Segment Start: Provided passage
Mike Cosper is the director of the Harbor Institute for Faith and Culture, where he works to create resources for Christians living in a post-Christian world. Prior to that, he was a founding pastor at Sojourn Community Church in Louisville, Kentucky, where he served for sixteen years as the pastor of worship and arts.

Mike Cosper is the director of the Harbor Institute for Faith and Culture, where he works to create resources for Christians living in a post-Christian world. Prior to that, he was a founding pastor at Sojourn Community Church in Louisville, Kentucky, where he served for sixteen years as the pastor of worship and arts.

Chapter 1

THE SONG OF EDEN


The gospel is a story about worship. It begins with promise and serenity, spins wildly and terribly off course, and is rescued in the most unexpected and surprising way possible. I want to tell that story.

Worship as Story

I want to tell it because I think we don’t get it. When we say the word worship, a lot of activity comes to mind—singing, reading the Scriptures, preaching, praying, celebrating baptism and the Lord’s Supper—but we often see those practices as ends in themselves. Doing so defines worship in our minds as merely a list of things that we do even if we aren’t certain about why we do them. They become empty duties, and we start to believe that it’s necessary to do them to earn God’s favor. Worship then becomes associated with religiosity—a belief that good behavior qualifies us for membership in God’s family. We begin to doubt our standing before God any time we miss a worship service, or we don’t participate enthusiastically, or we don’t identify emotionally with the content of the songs, prayers, and sermons. Obviously, we just need to try harder and get it right at the next gathering.
Segment End: Provided passage
■ **Your goal**: Reproduce the passage on worship starting at "THE SONG OF" and ending at "to tell that story.", replacing "gospel" with "good news".
Segment Start: The data
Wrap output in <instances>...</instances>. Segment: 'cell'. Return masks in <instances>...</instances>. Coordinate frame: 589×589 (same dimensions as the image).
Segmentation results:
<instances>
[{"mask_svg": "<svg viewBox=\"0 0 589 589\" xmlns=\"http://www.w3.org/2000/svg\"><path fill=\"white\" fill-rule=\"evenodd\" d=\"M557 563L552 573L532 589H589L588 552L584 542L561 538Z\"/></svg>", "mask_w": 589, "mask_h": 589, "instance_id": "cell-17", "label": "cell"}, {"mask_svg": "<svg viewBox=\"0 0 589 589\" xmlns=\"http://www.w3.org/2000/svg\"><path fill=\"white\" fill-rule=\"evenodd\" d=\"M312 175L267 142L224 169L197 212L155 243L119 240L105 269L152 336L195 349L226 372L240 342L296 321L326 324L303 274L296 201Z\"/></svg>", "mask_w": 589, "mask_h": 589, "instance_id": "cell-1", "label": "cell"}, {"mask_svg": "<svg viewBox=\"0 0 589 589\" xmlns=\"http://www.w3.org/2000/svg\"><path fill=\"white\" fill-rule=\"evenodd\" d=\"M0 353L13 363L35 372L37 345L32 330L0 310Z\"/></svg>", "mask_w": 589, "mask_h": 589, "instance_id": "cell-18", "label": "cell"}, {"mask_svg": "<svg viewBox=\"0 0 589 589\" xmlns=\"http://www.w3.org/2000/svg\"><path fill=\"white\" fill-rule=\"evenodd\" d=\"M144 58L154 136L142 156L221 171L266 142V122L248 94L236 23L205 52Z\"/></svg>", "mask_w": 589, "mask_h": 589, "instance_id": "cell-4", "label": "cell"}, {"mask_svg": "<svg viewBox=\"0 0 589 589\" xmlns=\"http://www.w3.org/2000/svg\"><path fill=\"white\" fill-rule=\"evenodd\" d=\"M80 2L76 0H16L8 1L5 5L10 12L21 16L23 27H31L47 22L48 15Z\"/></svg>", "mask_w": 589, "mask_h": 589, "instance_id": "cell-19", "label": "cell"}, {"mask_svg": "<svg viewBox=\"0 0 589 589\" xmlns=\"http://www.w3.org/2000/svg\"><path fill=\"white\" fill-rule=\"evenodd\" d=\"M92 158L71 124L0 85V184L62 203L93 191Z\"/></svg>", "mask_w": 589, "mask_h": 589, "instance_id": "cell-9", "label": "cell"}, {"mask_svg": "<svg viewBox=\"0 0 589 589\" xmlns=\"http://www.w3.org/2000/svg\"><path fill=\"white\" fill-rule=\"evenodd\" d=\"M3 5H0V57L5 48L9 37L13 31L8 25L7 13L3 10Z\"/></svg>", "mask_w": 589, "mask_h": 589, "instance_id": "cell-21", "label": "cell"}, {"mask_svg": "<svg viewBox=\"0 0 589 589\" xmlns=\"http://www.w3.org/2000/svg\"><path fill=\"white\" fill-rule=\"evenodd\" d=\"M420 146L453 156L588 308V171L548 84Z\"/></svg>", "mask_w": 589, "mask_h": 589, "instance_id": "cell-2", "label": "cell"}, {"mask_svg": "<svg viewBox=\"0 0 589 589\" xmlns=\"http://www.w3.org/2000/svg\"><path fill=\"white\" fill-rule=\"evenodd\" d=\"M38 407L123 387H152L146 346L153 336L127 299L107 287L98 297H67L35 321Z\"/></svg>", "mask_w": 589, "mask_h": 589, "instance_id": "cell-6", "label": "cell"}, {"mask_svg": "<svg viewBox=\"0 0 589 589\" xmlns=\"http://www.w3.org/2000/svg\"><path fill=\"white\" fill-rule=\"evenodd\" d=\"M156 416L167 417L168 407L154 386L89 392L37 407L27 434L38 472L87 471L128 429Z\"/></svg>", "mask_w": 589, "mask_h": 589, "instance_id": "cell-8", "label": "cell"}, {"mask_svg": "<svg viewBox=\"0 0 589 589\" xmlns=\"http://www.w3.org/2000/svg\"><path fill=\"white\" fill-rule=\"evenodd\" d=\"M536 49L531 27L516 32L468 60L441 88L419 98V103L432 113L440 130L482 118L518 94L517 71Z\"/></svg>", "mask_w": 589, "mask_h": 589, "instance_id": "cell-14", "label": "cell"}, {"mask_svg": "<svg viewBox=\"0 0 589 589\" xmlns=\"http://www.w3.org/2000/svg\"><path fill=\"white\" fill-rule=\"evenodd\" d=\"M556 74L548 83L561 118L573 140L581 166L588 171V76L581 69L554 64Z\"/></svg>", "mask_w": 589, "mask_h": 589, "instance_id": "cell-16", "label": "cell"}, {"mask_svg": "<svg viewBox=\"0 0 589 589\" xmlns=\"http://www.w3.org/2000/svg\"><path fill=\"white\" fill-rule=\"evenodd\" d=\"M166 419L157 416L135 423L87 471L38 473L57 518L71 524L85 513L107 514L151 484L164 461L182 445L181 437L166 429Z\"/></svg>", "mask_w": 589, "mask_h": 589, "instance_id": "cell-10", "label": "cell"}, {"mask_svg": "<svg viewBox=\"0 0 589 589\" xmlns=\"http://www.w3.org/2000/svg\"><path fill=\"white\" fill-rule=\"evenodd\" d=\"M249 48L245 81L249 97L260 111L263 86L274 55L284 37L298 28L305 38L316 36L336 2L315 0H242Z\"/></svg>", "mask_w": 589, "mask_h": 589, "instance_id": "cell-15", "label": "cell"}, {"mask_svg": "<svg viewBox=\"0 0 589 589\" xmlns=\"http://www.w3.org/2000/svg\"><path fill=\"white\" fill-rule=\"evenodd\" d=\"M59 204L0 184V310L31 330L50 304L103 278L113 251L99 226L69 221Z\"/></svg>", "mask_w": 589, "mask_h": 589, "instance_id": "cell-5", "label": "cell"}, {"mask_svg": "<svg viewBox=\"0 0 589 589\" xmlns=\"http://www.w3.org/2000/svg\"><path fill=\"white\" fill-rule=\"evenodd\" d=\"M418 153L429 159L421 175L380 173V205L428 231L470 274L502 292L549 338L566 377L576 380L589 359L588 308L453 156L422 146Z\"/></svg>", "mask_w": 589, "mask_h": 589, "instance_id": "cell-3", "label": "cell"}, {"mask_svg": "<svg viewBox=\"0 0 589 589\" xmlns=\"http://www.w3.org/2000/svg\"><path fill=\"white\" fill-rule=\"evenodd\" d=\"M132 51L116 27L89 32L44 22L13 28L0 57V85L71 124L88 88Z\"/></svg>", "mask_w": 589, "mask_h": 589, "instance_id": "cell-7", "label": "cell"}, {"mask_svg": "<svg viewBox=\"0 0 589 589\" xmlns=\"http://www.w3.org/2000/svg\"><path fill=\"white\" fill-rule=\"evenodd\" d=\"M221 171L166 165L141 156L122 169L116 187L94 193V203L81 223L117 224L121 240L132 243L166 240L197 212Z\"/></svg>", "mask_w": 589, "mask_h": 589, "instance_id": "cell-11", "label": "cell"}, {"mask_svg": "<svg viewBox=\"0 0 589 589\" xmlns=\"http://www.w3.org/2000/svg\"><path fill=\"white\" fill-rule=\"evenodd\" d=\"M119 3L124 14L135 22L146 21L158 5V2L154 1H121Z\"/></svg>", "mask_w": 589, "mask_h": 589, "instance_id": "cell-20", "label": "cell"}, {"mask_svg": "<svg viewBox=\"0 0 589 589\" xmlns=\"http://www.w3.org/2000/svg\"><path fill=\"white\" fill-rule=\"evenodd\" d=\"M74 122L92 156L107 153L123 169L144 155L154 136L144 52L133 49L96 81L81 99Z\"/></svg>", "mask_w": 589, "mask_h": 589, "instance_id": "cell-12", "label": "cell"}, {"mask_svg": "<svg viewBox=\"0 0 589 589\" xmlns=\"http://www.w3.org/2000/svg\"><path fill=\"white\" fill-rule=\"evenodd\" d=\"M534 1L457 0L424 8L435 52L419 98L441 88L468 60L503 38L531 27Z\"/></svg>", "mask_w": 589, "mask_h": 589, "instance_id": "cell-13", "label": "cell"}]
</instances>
Segment End: The data
■ **Answer**:
THE SONG OF EDEN


The good news is a story about worship. It begins with promise and serenity, spins wildly and terribly off course, and is rescued in the most unexpected and surprising way possible. I want to tell that story.